Alia tried to control her nausea as they snaked around another hairpin turn. The road shrank to a single lane in some sections, with no way to see who might be coming the opposite direction or how fast. Even when there were two lanes, they were so cramped that whenever another car sped by, the Fiat shuddered. Alia told herself it was just because of the change in pressure between the two vehicles, but attaching Bernoulli’s principle to the shaking didn’t make her feel any less like they were one careless driver away from a crash that would smash them into the side of the mountain or send them sailing into nothingness.
“This is an ancient road,” said Diana, looking past Alia out the window. “Telemachus traveled it by chariot when he rode from Nestor’s palace to meet Menelaus in Sparta.”
“Menelaus? As in Helen’s husband?” asked Alia.
“I bet Telemachus didn’t get stuck behind a tour bus,” growled Nim, laying on the horn.
“Hey,” said Jason. “We’re trying not to attract attention, remember?”
“Don’t worry,” said Nim, punctuating every word with a horn blast. “No. One. Is. Paying. Attention. To. Me.”
Eventually, the bus found a place to pull to the side and Nim zoomed by as Alia clenched Diana’s arm and squeezed her eyes shut.
“Nim,” she gasped, “I realize we’re fleeing for our lives, but that’s not going to matter if we don’t actually survive this drive.”
“It’s fine!” said Nim, taking another turn with such enthusiasm everyone in the car slid hard to the left.
They’d had to sacrifice the car’s air conditioning to the climb up the hill, and now that they were free of the bus’s exhaust fumes, Alia tilted her head out the open window and breathed deeply.
The part of her brain that wasn’t preoccupied with trying not to vomit could appreciate the beauty of this place, the dense clouds of pine, the jagged peaks and twisting spires of the pass. There were places where the rock hung low over the road like a wave frozen just before it broke, others where the road narrowed and the car passed through a slender, rough-hewn furrow in the stone. Whoever had cut through the rock had left little room on either side. Alia felt like the Fiat was caught in some monster’s gullet, and that at any minute the beast might clear its throat.
They flew past a sign and Jason said, “That was the Kaiadas pit.”
“The what now?” said Alia.
“It’s where the Spartans dropped their enemies so no one would find them. It’s supposed to be bottomless.”
“Yeah, and their kids, too,” said Theo. “If the babies weren’t up to snuff.”
“That’s awful,” said Alia.
“It was a martial culture,” Jason said. “They had different priorities.”
Theo flicked Jason’s ear. “So you’re saying it was okay for them to dump anyone who wasn’t a perfect physical specimen like yourself?”

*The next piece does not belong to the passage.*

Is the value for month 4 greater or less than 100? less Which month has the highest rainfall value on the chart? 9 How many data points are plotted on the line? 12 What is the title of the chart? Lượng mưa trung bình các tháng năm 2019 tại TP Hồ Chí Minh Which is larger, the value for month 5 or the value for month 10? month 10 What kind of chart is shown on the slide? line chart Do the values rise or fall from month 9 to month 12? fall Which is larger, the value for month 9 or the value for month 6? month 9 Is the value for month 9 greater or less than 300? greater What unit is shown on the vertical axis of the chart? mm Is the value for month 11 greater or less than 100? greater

“I’m just saying it was a different time.”
Nim shuddered. “A barbaric time.”
“Is the world we live in so much better?” said Jason.

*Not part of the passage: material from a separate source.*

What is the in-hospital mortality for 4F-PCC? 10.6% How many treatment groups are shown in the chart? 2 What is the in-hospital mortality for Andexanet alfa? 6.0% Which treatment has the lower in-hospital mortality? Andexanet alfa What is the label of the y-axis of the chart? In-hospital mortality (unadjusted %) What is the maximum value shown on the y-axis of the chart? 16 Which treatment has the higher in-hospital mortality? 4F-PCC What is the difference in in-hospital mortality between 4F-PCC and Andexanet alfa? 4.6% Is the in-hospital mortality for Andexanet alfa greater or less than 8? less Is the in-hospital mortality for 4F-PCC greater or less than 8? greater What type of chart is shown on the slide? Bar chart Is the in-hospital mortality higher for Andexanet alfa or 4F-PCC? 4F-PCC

“Flush toilets,” offered Nim.
“Antibiotics,” said Alia.
“Smartphones,” said Theo.
“But that’s what I mean,” said Jason. “Antibiotics have created new strains of super bacteria. People are so dependent on their phones that they don’t bother learning anything for themselves anymore.”

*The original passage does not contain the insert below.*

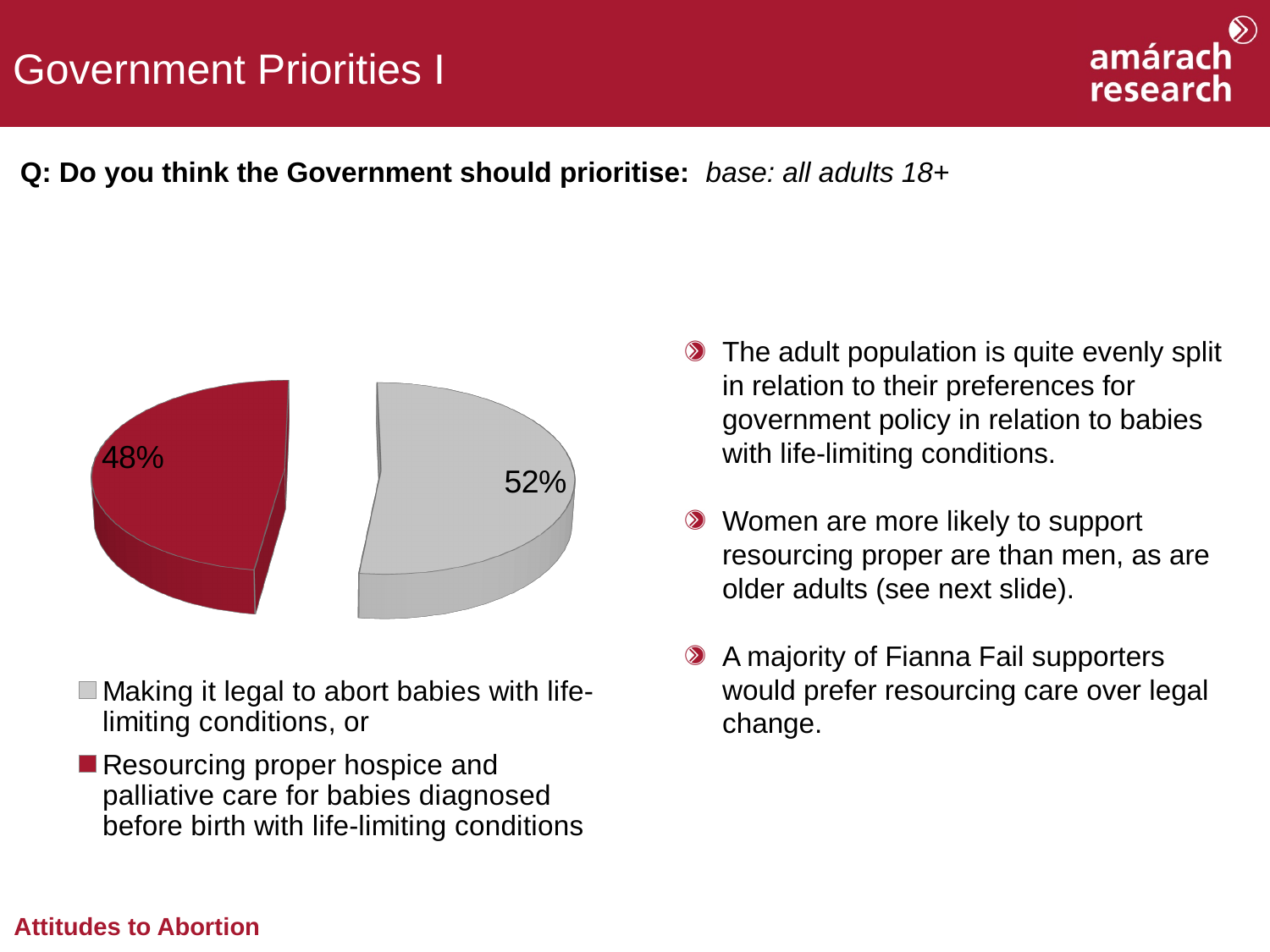
What kind of chart is shown on the slide? Pie chart What is the total of the two percentages shown on the pie chart? 100% How many entries does the legend list? 2 How many slices does the pie chart have? 2 Which option received the larger share of responses? Making it legal to abort babies with life-limiting conditions What is the difference in percentage points between the two slices of the pie chart? 4 percentage points What percentage of adults chose 'Making it legal to abort babies with life-limiting conditions'? 52% Which option received the smaller share of responses? Resourcing proper hospice and palliative care for babies diagnosed before birth with life-limiting conditions What colour is the slice representing 'Making it legal to abort babies with life-limiting conditions'? Grey Is the share for 'Making it legal to abort babies with life-limiting conditions' larger or smaller than the share for 'Resourcing proper hospice and palliative care'? Larger What colour is the slice representing 'Resourcing proper hospice and palliative care'? Red What percentage of adults chose 'Resourcing proper hospice and palliative care for babies diagnosed before birth with life-limiting conditions'? 48%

Alia leaned forward and swatted Jason’s arm. “I cannot believe you’re talking smack about science.”
Jason held up his hands defensively. “I’m not! I’m just saying all those things that make our lives so convenient have a price. Think about the way technology has changed modern warfare. How much courage do you need to launch an air strike from behind a computer screen?”
“It’s true,” said Diana. “You’re efficient killers.”
“Sure,” said Alia, thinking of all the advances her parents had made at Keralis Labs, even the things they’d been working toward with Project Second Born. “But we’re also efficient healers.”
“And that has a cost, too,” said Jason. “Every generation is weaker than the last. Unable to adapt and thrive without being propped up by vaccines, gene therapy.”
Theo kicked the back of Jason’s seat. “Jesus, Jason, you’re sounding more Spartan by the second.”